I’ve also become somewhat plaintive about the absence of the Queen from our airwaves. I’m not a flag-waving royalist; I’m on the fence about the monarchy, but I do think she should have put in more than one appearance during the current crisis (or crises). I think she should have made a series of speeches to encourage people which, though they might have nauseated some, would have provided comfort to others. If we’re going to have figureheads like the Queen, they should at least pop up and say something in dark times. So whether it’s her decision not to speak or someone else’s it’s a bad decision. Mind you, I wouldn’t put it past Johnson to prevent it on the grounds that it might make him look bad.

Or worse.

Anyway, that’s where we are. We try to celebrate Christmas by not panicking and not buying too much, just a few nice things. Oh god, how many presents have I got left to buy? Can I get my Sainsbury’s order in on time? Oh no, I haven’t sent any cards yet!

Aaaaaaaaaaaand breathe.

And let’s spare a thought for those who are going to be alone.

Kirk out

4 thoughts on “On The First Day of Christmas

  1. I have never watched Rev; I am very choosy when it comes to that much [and, possibly, unfairly] maligned television genre, the sitcom – Ghosts is one recent and notable exception – but that must be the funniest nervous breakdown I have ever seen, and well done to Tom Hollander: great job. With regard to Christmas [which I somewhat grudgingly capitalise: I wish we could, like the Germans, be consistent with our noun & adjective capitalisation], we [the British] seem to have fallen into a collective cognitive dissonance. Most of us know very well, and predominantly loathe, that the festival has become an almost unavoidable spending-fest, and yet we [mostly] passively acquiesce; the same, but to a much lesser extent, with religion, the traditional basis for Christmas: I can understand, and accept to a large extent, that singing carols, most of which have a religious basis, in church at this time of year, can be a mutually enjoyable social experience [this year being an unavoidable exception, of course], but for me there is nevertheless something inherently hypocritical about it; still, far be it from me to be judgmental, and as the old saying goes, if it feels good, do it.

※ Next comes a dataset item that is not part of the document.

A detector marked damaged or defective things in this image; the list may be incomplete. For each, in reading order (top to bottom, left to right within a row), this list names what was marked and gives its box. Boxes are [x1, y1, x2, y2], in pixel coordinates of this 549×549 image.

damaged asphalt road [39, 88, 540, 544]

    As far as the other C-word is concerned, I made a conscious decision several years ago now, to stop buying Christmas presents [I’d stopped sending traditional cards before that]; I felt somewhat guilty, of course, where my daughters were concerned, because I didn’t want them to think I didn’t care, but they are both adults, and they know me well enough to understand that this is most definitely not the case: if they needed something, either material or financial, I would gladly give it, and that doesn’t preclude spontaneity [and I love sharing my culinary efforts], but I just really came to resent this annual obligation that commerce whips up into a maelstrom of expectation.

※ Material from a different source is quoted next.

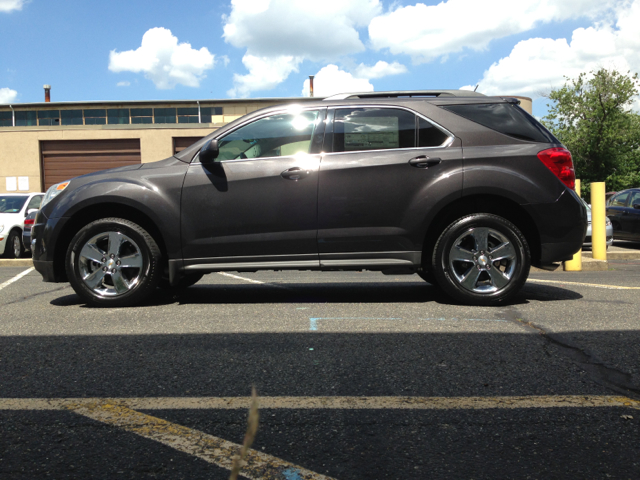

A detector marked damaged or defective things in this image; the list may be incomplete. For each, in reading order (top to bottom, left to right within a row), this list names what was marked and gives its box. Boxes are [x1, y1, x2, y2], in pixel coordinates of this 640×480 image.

pavement crack [502, 308, 636, 402]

    As for the queen: if I haven’t already said, I dislike everything about this institution; it’s not personal, but the monarchy embodies nearly everything that is wrong with our country. As America has shown many times, having an elected head of state [and why do WE need a separate head of state: it’s another layer of expense & pomp that could be stripped away if the prime minister fulfilled that function?] can be fraught with problems, but the essential point for me is that it is a fundamental plank of democracy, that the holder of the office is elected; and, by implication, can be stripped of the office; whereas our head of state is hereditary, and I find all the fawning, sycophancy & privilege associated with the institution nauseating.

    All that said, and I’m not an official Pagan, I celebrate the winter solstice for entirely utilitarian reasons. If you want a holiday, be my guest: Merry Christmas! 😀 Cheers, Jon.